> Selected passage:
A radiant barrier does wonders to block out heat in the attic. I put radiant barrier foil in my attic and made the world of difference. It is easy to install with a stable gun to secure to rafters. Had A/C repairman doing annual ispection of ac and he was amased how comfortable it was in the attic. I have a 3300sqft house and foil cost about 500 dollars plus MY labor


----------



## JFolm (Apr 22, 2012)

Do companies offer a spray on radiant barrier?

Also, 

I have gable vents on the front and back already. Would a ridge vent benefit me?


----------



## jtburf (May 26, 2004)

JFolm,

Yes there are companies that spray radiant barrier however keep in mind your cell phone coverage in you home will be horrible at best, every house I have been in with radiant barrier be it spray in or plywood you have to styand by a window to get or make a call...

No need to add a ridge vent if you have gables, its on or the other.

Again add as many soffit vents as you can fit, insure they have no obstructions and insulate the whole attic with what ever type of insulation you choose.

This is simpler than rocket science.

John


----------



## g_mo (Jun 27, 2005)

I've heard and read from various sources the you can over exhaust an attic. Meaning if more is venting out than is coming in from the soffit it can pull from inside the living area even down to the slab and pull moisture up into the living area. If that's true, can you over intake an attic if there's not sufficient exhaust and end up pushing hot attic air down into the living area?

> Excerpted data:
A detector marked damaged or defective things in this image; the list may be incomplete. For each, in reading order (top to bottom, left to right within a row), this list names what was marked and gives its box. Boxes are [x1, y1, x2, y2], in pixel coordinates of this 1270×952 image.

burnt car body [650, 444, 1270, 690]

...

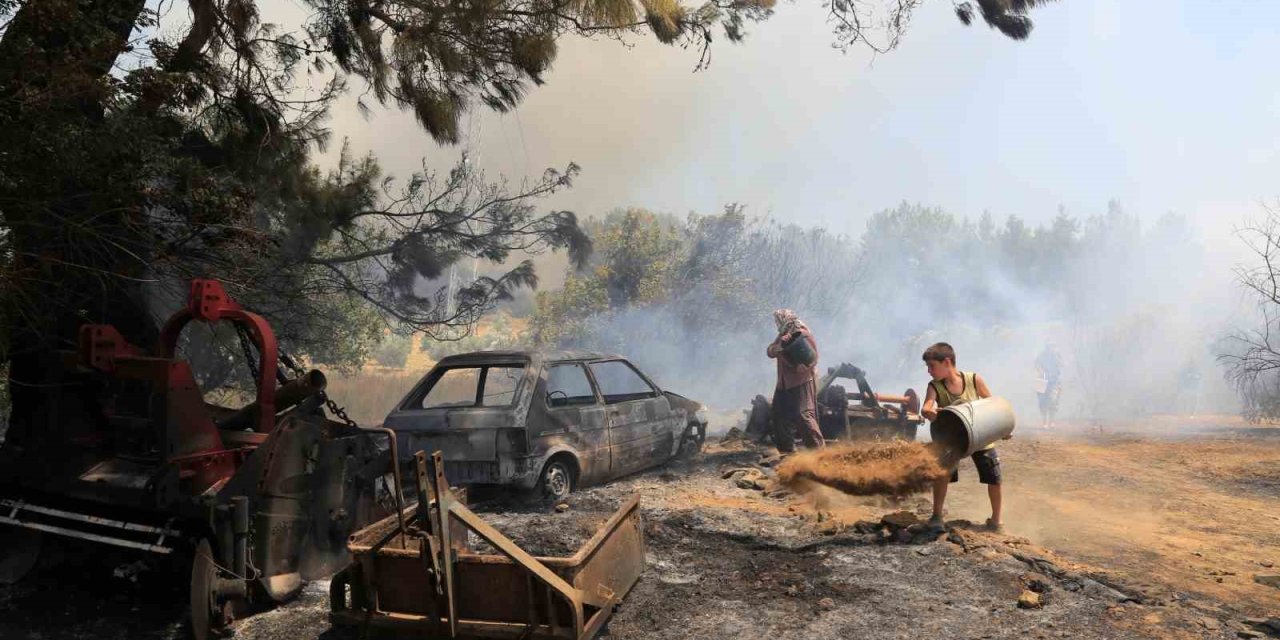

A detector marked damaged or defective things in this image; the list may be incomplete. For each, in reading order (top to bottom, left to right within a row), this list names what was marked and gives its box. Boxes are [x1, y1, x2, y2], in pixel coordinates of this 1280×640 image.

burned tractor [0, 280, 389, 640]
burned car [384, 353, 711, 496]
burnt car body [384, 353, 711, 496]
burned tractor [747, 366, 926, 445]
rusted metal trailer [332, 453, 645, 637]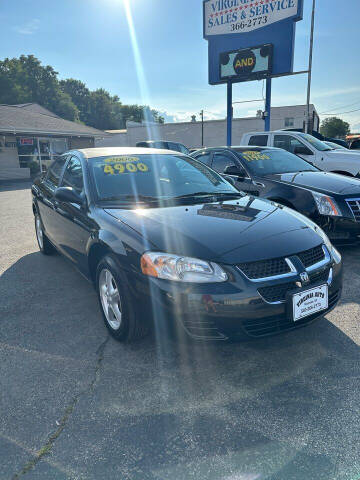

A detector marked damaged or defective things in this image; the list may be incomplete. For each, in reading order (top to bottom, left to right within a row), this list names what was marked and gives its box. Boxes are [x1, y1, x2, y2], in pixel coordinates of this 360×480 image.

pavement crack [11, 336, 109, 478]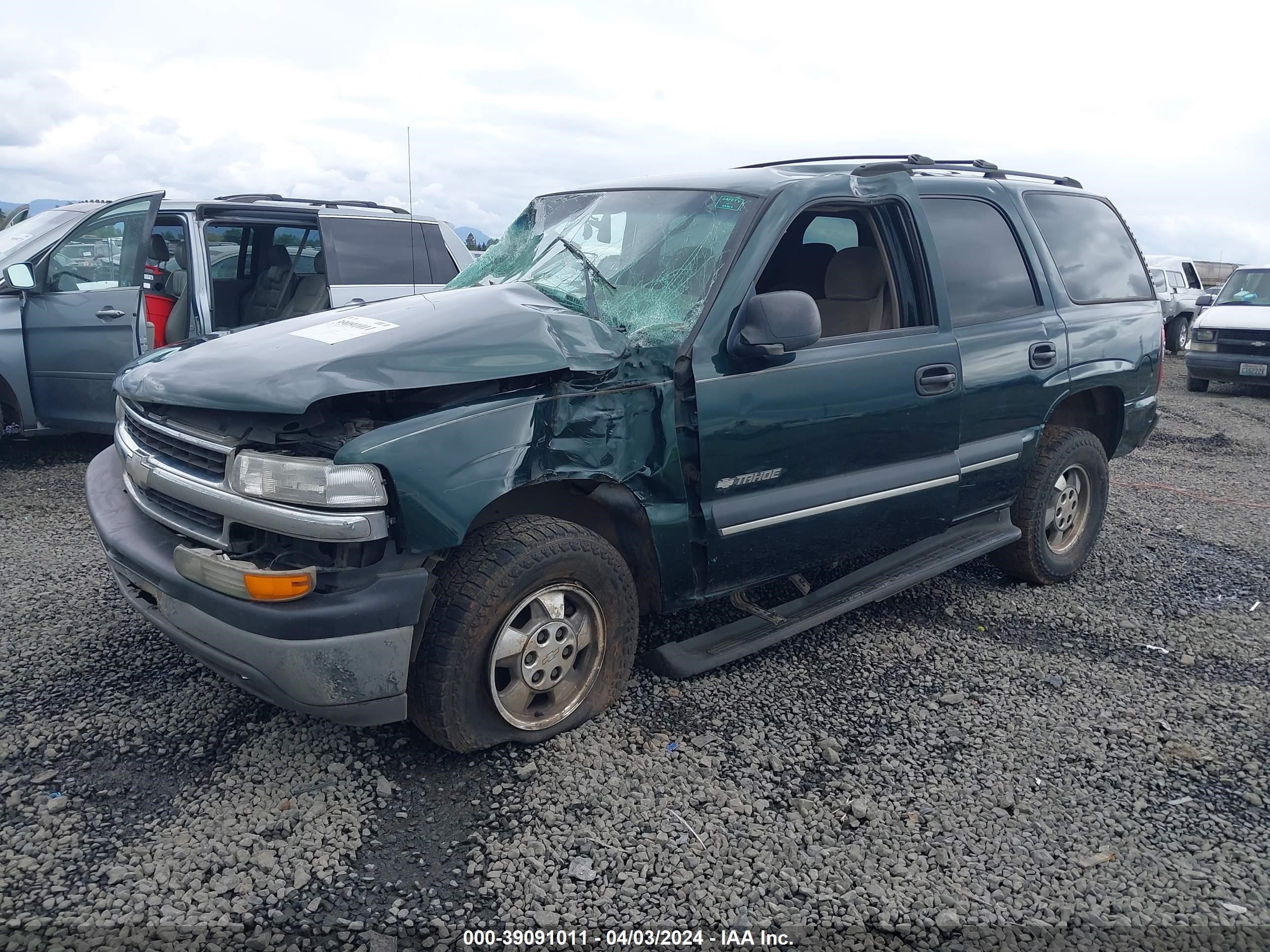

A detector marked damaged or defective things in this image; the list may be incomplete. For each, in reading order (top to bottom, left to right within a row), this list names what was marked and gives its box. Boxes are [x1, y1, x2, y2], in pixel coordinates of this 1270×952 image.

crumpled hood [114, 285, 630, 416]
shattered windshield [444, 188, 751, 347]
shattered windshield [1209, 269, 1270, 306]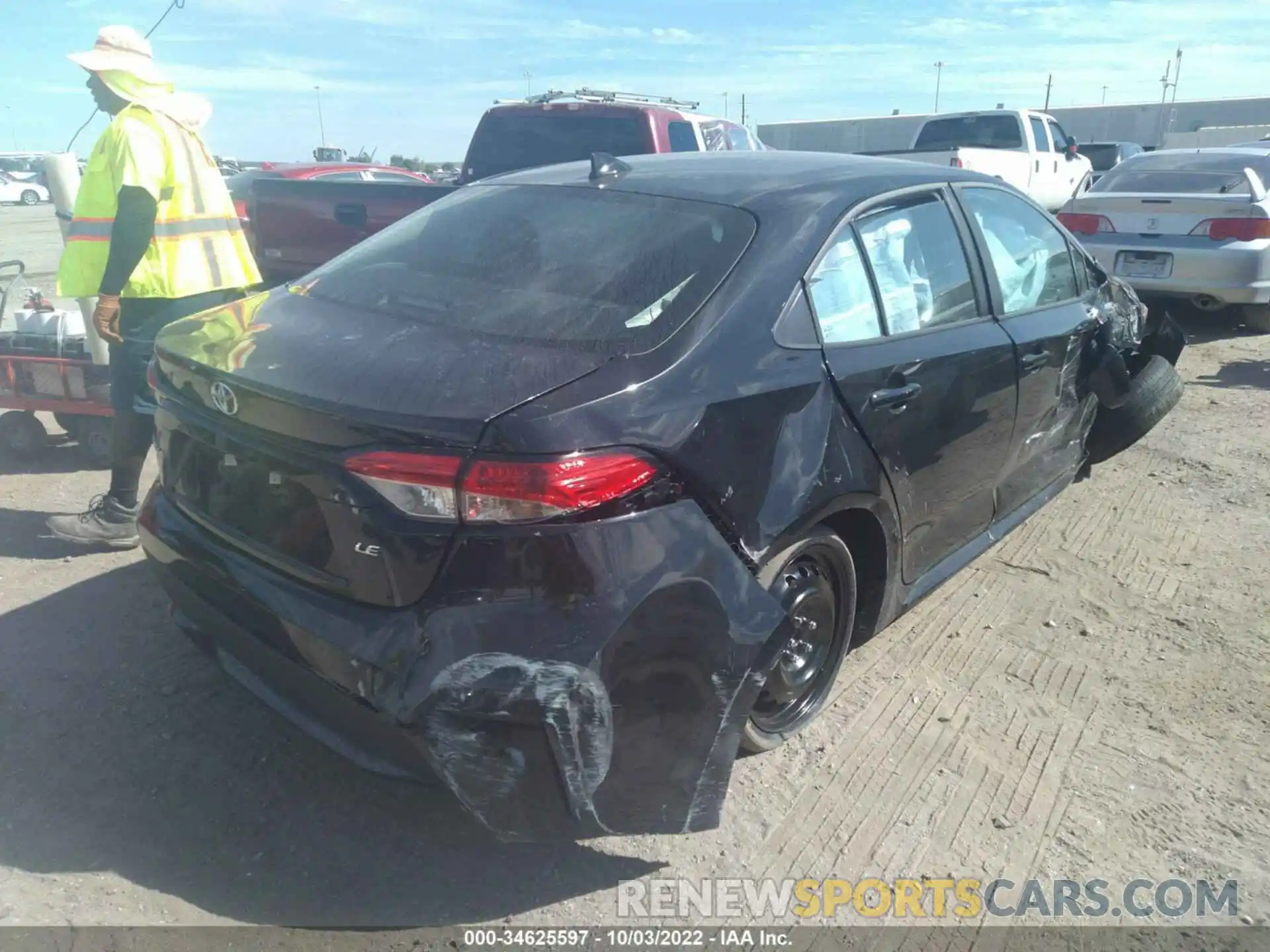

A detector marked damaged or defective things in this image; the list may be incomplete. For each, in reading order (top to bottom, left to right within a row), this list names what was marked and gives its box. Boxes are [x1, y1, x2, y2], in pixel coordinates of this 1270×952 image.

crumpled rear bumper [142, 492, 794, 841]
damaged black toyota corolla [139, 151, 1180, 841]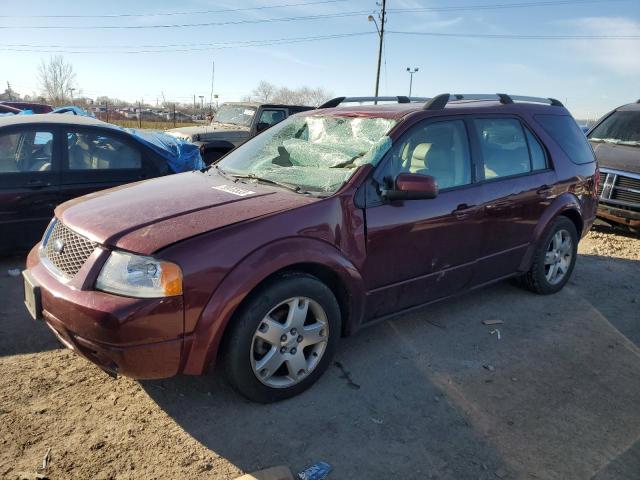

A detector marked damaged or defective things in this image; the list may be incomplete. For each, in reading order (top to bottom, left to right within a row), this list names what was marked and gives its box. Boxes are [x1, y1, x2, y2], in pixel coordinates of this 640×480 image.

> Assigned task 1: Translate this sentence from the attic ventilation discussion into Spanish: "I have gable vents on the front and back already."
> Assigned task 2: Proceed with the attic ventilation discussion, starting after its final sentence.

> Written answer 1: Ya tengo respiraderos de hastial en la parte delantera y en la trasera.

> Written answer 2:
----------



## jtburf (May 26, 2004)

g_mo said:


> I've heard and read from various sources the you can over exhaust an attic. Meaning if more is venting out than is coming in from the soffit it can pull from inside the living area even down to the slab and pull moisture up into the living area. If that's true, can you over intake an attic if there's not sufficient exhaust and end up pushing hot attic air down into the living area?


 No, as long as your not using a mechanical means to draw in air with no means for it to exit your not able to do that.

The venting system is based on the theory of heat rising, as hot air rises it draws in cooler air from outside the attic this displacing existing hot air with normally cooler exterior air.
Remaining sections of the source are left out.